● What needs to be done: In the text on saving the Spiral Jetty, list every item its opening paragraph says you need.

● Page text:
********************
Saving the Spiral Jetty - Page 5

The solution, I believe, is ideas. You need an idea, the desire to see it realized, the courage to take the risk, the perseverance to continue when it is crumbling around you, and the vision, strength, and stamina to see it through. You may not think dumping 6 ½ tons of basalt rock into a lake bed in the form of a reverse spiral is significant. You may even think it is a waste of time, energy, and resources. I’m here to tell you differently. If you haven’t yet stood on the edge of the Spiral Jetty as I have, and like many before me, looked out across the lake and saw where the horizon line designates where one of the Earth’s four sides ends, then you won’t be able to understand the human spirit and the innate desire to create.

I stand and dream. I see an abandoned oil jetty in ruin from the 1900s (Amoco Oil tried to resurrect one in the '70s), 500 yards to my left – man’s failed attempt at reverse entropy. I am on solid rock, on a solid shape, created in harmony with nature, that is slowly being absorbed, coddled, blanketed by the ebb and flow of a lake, its salty breath heaving in and out, its even respiration ever steady, not ready to stop, not crumbling, not retiring as the jetty holds this part of the Earth together. The Spiral Jetty is a gift to the Gods, an ancient symbol, a testimony and a sacrifice on the altar of a red algae sea, poised gracefully (delicately) within the landscape, it is a marker of time and of a man’s imprint. I stand, pelicans fly overhead, F-16s follow, and then there is silence. Only the airless vacuum of the sun’s rays and blinding white heat, glistening off the icy white crystals floating like miniature icebergs or clinging to molten rocks, licking their pocked faces, filling their orifices with slippery fluids, ebb and flow, hardening, crystallizing, growing, expulsion, rebirth. I am a sacrificial lamb, a victim to the lake that drains the moisture out of my body, I am ALIVE. I am such a small insignificant part of this vast ecosystem, helpless, defenseless, and puny. I am grateful to be here.
********************
● Rows of spatial question data:
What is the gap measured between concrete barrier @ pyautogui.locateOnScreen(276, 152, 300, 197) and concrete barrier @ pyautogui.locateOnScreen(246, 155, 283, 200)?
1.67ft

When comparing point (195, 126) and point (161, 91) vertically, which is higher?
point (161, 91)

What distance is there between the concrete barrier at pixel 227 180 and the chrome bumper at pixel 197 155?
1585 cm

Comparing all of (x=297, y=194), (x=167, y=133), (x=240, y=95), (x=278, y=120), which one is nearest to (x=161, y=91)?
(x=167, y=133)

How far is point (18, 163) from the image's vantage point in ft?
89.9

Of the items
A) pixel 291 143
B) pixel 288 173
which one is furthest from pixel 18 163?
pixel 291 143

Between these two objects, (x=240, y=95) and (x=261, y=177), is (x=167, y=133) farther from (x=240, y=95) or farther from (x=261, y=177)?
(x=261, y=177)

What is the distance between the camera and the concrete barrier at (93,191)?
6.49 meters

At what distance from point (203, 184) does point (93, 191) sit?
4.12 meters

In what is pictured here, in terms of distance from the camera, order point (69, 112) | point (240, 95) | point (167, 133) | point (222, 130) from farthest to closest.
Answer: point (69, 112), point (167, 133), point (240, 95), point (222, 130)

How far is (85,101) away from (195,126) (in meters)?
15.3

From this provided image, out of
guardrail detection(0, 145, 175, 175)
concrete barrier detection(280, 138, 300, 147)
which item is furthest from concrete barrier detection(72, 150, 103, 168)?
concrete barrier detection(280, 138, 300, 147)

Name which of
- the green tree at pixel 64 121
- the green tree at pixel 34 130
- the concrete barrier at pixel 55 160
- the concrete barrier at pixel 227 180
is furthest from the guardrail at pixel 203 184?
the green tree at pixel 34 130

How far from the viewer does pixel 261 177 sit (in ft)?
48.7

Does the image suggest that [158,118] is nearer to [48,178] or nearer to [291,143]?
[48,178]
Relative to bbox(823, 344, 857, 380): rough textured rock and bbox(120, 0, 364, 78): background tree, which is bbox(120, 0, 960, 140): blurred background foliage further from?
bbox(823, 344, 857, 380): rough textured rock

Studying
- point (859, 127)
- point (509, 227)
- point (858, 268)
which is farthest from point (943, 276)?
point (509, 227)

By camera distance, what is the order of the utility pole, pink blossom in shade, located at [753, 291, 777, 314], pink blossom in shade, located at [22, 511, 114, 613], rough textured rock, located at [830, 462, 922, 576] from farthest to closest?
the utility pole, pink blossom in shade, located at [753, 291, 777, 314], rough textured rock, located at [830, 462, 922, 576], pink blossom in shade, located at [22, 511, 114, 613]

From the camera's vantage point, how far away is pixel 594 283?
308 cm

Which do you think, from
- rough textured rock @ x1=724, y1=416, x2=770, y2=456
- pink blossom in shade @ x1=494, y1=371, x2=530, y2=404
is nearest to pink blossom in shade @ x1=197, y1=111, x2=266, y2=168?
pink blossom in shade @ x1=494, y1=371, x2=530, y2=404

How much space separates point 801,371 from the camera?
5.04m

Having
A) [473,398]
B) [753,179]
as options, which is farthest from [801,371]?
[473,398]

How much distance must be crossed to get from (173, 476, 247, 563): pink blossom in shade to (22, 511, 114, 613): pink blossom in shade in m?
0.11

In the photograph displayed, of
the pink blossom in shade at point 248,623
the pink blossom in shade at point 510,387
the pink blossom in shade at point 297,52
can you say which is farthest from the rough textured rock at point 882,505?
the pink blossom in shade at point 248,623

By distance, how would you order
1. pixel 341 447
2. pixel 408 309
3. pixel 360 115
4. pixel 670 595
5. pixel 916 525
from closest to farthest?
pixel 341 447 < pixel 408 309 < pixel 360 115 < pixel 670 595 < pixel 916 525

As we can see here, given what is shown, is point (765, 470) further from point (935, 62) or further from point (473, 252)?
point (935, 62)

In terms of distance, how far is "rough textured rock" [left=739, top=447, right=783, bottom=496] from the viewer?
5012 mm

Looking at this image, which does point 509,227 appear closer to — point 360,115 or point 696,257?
********************
● Answer for the task:
- an idea
- the desire to see it realized
- the courage to take the risk
- the perseverance to continue when it is crumbling around you
- the vision, strength, and stamina to see it through